---- Listed records

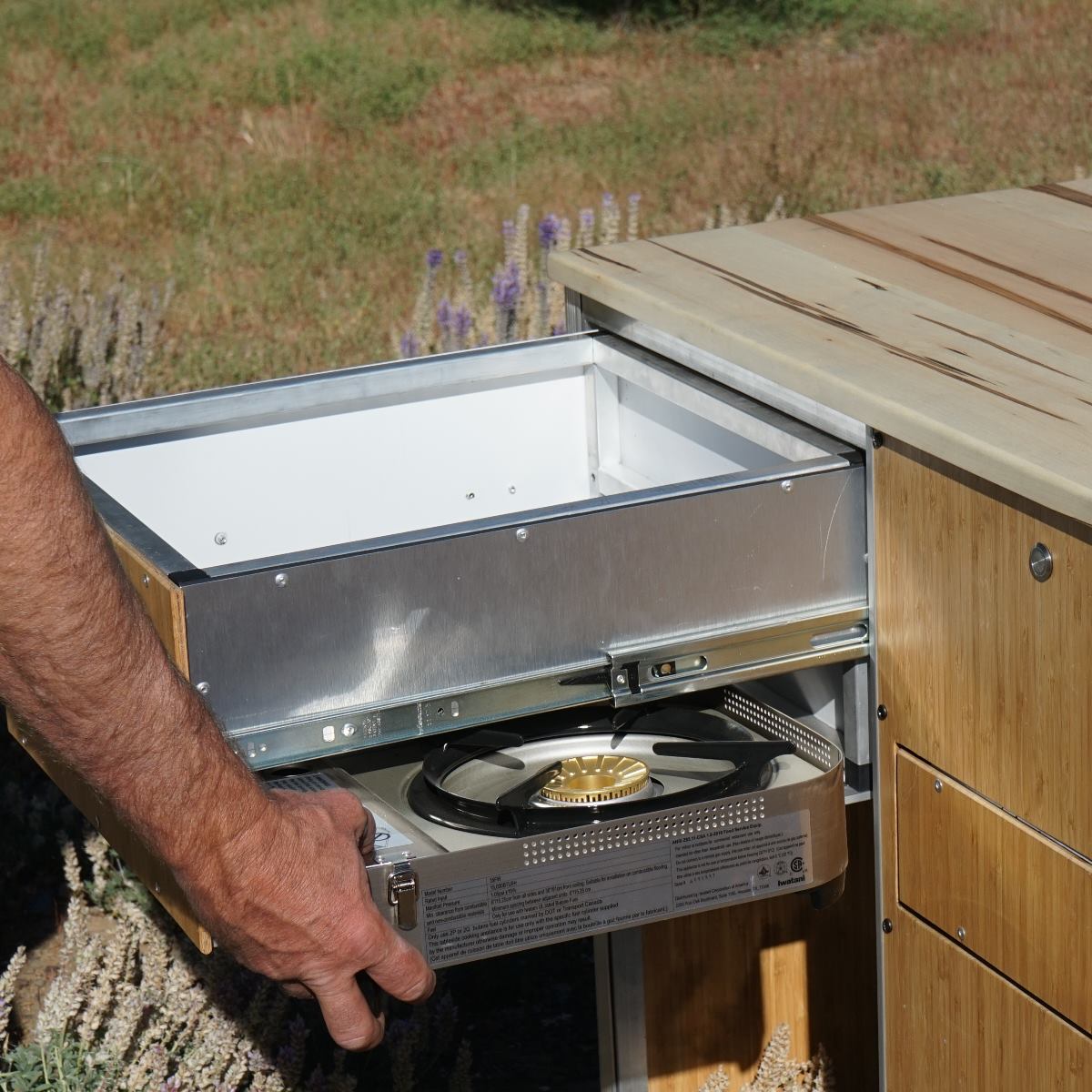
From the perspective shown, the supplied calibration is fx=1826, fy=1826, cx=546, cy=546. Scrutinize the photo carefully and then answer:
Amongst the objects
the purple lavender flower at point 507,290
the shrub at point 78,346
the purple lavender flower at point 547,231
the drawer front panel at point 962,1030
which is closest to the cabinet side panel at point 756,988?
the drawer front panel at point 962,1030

--------

Please copy every line of the entries above word for word, leaving out the pictures.

From the perspective shown, the supplied calibration is fx=1826, fy=1826, cx=546, cy=546. Scrutinize the photo carefully and then answer:
Amongst the objects
the purple lavender flower at point 507,290
the shrub at point 78,346
the purple lavender flower at point 547,231
the drawer front panel at point 962,1030
which is closest to the cabinet side panel at point 756,988?
the drawer front panel at point 962,1030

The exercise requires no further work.